| PROBLEM STATEMENT |
Beginning with the line where "Is (420,175) located" appears, repeat every remaining line of the entries exactly, the last line included.

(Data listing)
┌──
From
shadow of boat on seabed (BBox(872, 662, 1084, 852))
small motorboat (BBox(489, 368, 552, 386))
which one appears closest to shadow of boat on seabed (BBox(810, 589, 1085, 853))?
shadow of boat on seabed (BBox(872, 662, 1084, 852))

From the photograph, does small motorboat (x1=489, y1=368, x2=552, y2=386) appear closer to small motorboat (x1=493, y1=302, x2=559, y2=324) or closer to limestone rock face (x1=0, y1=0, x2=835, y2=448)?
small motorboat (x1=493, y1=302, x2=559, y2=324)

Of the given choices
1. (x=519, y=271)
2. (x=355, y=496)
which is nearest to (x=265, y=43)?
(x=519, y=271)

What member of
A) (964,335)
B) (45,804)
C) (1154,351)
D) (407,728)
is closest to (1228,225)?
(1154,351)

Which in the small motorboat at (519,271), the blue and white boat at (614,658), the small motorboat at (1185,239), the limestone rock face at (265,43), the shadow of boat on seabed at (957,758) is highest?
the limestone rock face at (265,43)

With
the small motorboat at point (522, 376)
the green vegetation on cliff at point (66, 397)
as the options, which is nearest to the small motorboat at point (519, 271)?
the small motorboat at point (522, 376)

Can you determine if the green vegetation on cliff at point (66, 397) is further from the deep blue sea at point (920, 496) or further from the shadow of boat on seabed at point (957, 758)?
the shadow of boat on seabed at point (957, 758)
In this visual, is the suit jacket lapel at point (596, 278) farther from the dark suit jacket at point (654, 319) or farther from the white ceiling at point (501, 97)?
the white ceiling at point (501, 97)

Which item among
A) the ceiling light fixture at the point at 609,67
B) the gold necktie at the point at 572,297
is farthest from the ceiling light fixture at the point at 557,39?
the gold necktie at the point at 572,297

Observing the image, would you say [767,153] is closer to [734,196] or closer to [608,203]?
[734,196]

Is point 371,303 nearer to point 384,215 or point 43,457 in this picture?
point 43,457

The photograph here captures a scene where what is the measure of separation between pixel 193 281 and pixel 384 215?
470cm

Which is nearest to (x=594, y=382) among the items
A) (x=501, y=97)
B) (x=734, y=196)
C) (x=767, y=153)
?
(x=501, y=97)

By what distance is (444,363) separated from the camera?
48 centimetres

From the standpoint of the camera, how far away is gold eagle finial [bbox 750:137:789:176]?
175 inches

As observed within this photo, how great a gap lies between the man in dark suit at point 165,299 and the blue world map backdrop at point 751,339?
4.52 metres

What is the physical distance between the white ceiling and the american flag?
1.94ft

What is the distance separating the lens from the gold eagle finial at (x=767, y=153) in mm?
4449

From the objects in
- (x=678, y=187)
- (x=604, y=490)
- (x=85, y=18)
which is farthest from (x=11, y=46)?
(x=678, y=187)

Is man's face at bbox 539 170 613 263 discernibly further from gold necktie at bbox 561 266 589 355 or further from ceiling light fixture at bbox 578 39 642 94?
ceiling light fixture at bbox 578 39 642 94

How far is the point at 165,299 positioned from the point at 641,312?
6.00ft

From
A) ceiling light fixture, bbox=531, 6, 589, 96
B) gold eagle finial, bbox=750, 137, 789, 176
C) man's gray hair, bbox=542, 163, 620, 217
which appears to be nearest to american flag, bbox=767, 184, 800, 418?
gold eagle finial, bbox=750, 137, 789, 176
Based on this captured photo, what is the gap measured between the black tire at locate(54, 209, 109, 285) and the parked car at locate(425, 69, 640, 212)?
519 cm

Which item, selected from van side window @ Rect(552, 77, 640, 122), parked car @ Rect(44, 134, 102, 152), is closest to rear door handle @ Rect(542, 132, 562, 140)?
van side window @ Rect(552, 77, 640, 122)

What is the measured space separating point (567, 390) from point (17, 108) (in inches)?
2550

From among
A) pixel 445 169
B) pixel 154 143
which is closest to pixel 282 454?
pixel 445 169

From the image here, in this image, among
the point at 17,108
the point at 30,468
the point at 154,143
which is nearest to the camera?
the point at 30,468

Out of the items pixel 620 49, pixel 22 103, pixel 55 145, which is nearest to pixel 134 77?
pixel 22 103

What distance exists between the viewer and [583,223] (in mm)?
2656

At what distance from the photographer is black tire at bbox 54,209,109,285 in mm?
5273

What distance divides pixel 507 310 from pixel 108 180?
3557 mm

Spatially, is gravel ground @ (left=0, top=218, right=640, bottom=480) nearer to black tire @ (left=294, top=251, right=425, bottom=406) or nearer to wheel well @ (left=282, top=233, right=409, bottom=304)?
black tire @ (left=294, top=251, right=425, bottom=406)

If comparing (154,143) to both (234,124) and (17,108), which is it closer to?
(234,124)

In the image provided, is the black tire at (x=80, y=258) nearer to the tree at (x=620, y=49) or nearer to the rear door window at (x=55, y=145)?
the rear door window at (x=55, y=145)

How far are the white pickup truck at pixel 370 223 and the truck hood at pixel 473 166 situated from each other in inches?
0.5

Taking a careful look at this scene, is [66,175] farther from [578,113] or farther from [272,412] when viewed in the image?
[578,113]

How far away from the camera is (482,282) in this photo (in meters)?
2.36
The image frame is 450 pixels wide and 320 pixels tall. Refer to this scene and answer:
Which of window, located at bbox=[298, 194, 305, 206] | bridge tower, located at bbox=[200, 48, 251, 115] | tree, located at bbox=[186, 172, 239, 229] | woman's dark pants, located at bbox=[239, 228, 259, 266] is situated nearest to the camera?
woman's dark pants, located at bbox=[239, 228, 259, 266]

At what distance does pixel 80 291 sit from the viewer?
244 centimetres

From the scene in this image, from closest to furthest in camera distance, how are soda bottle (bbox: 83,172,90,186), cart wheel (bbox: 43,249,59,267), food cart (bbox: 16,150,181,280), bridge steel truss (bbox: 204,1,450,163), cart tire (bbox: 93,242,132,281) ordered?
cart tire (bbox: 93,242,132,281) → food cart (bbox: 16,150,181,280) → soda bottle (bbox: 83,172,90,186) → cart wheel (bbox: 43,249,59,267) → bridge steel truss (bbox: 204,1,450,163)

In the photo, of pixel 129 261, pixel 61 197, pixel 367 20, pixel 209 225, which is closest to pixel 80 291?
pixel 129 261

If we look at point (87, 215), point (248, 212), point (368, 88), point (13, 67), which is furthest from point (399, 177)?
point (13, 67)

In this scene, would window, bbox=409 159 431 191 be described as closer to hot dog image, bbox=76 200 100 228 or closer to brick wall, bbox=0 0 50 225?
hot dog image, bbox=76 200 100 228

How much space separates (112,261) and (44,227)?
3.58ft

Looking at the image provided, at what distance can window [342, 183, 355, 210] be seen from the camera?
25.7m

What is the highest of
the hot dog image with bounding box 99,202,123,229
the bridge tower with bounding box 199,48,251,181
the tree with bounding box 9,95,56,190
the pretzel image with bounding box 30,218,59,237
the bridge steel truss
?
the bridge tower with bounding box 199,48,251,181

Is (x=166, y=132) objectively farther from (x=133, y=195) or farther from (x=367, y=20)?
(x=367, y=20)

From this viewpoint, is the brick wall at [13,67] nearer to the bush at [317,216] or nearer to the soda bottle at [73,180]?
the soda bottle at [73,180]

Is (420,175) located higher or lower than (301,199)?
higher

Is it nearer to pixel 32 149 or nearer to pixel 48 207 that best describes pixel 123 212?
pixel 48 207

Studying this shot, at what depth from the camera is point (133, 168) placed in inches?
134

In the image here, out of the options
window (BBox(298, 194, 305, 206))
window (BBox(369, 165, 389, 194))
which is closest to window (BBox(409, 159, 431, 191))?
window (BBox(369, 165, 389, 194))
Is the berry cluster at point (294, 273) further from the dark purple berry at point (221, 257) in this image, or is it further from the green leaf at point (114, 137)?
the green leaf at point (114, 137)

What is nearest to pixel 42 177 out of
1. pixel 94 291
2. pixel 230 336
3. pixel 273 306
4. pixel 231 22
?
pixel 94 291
└──
| TASK RESULT |
Is (420,175) located higher or lower than (301,199)?
higher

Is it nearer to pixel 32 149 or nearer to pixel 48 207 that best describes pixel 123 212?
pixel 48 207

Studying this shot, at what depth from the camera is point (133, 168) placed in inches?
134

In the image here, out of the options
window (BBox(298, 194, 305, 206))
window (BBox(369, 165, 389, 194))
which is closest to window (BBox(409, 159, 431, 191))?
window (BBox(369, 165, 389, 194))
Is the berry cluster at point (294, 273) further from the dark purple berry at point (221, 257) in this image, or is it further from the green leaf at point (114, 137)?
the green leaf at point (114, 137)

What is nearest to pixel 42 177 out of
1. pixel 94 291
2. pixel 230 336
3. pixel 273 306
4. pixel 231 22
?
pixel 94 291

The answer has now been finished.